A quarter of households on very low incomes are facing high debt repayments or are behind on bills, according to a new study.

Research published this week by the Institute for Fiscal Studies (IFS) reveals around one sixth (16%) of the lowest income households are in arrears on repayments or bills.

And an additional 12% are spending more than a quarter of their income on unsecured debt repayments.

According to the IFS, the combination of these two figures shows that around a quarter of the lowest income households are struggling with debt.

The study also shows that young adults are much more likely (16%) to be in households that are in arrears or spending a large fraction of their income on debt than older adults (3%).


The report says that around half of all households in Britain have some of unsecured consumer debt. Almost half have unsecured debts with banks and other financial institutions, while a quarter have credit and store card debts, and a fifth have debts through hire purchase agreements.

And around one in 10 households has more than £10,000 of unsecured debt.

‘Most unsecured debt is held by high income households who look able to manage it, and more than half of those with debts have enough financial assets to pay them off,’ said report author and IFS research economist, David Sturrock.

‘But debt looks like a real problem for a significant minority of those on low incomes, who are not keeping up with bills and/or spending high fractions of their disposable income on debt repayment.

‘Headline numbers are no guide to the scale of “problem debt”,’ he added. ‘Distinguishing between debts that are entirely appropriate and those that look unmanageable is crucial.’

And the head of analysis at the Joseph Rowntree Foundation (JRF), Helen Barnard, commented: ‘More than one in five people on low incomes have problem debt compared with just one in 20 of those at the top of the income scale.

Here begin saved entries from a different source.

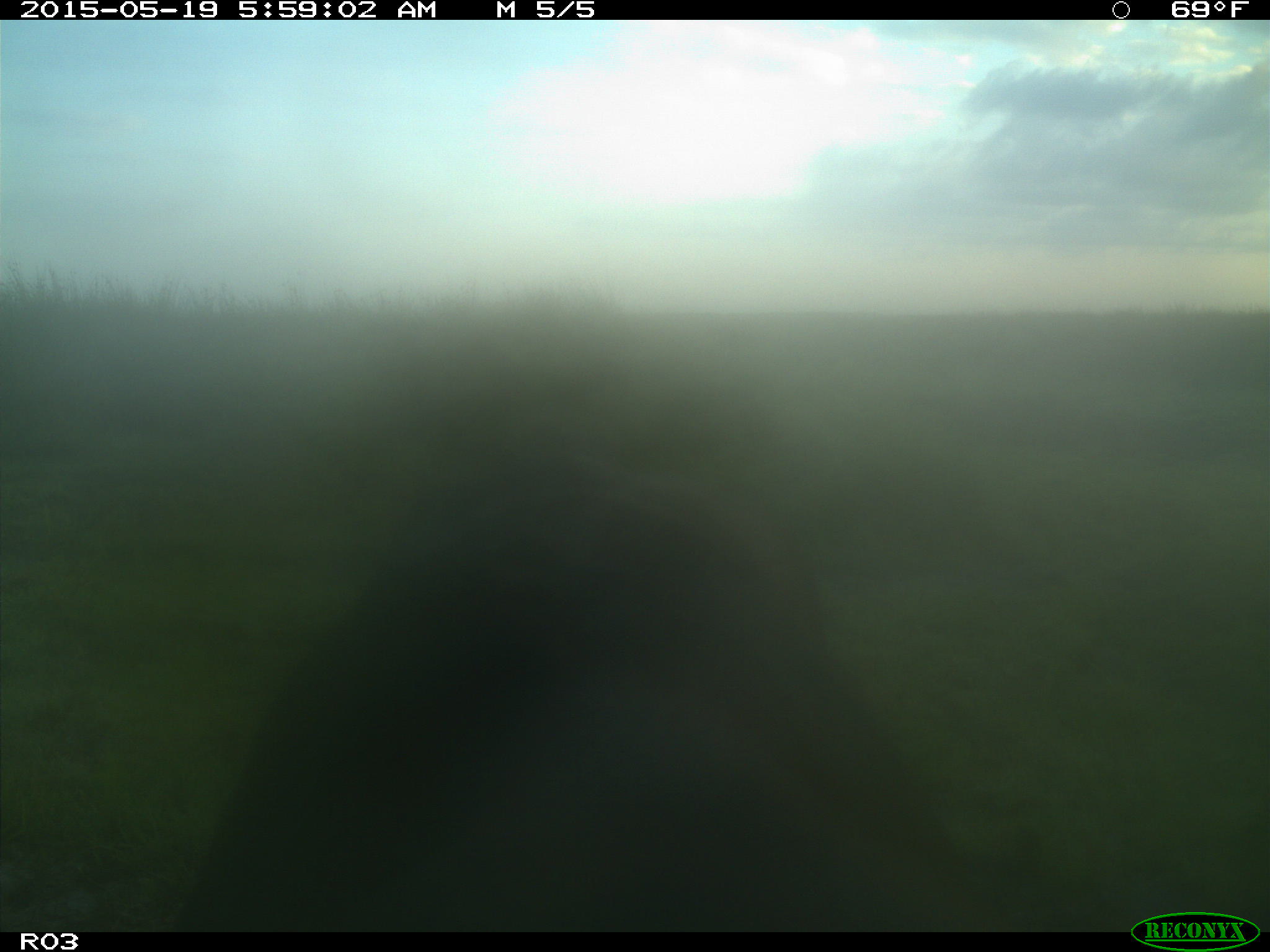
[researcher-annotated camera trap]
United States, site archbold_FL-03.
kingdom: Animalia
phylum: Chordata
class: Mammalia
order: Artiodactyla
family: Bovidae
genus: Bos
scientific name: Bos taurus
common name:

‘This is putting huge pressure on household finances: on average, those with problem debt in the bottom fifth spend £457 a month on paying back their debts, out of an income of £1,012.

‘Low income households are facing a difficult 2018, with rising prices, frozen benefits and a wage squeeze all putting further pressure on household incomes.

‘The government, regulators and lenders need to not only look at increasing access to affordable credit, but also at the financial pressures that can lead families to take on debt in order to get by,’ added Ms Barnard.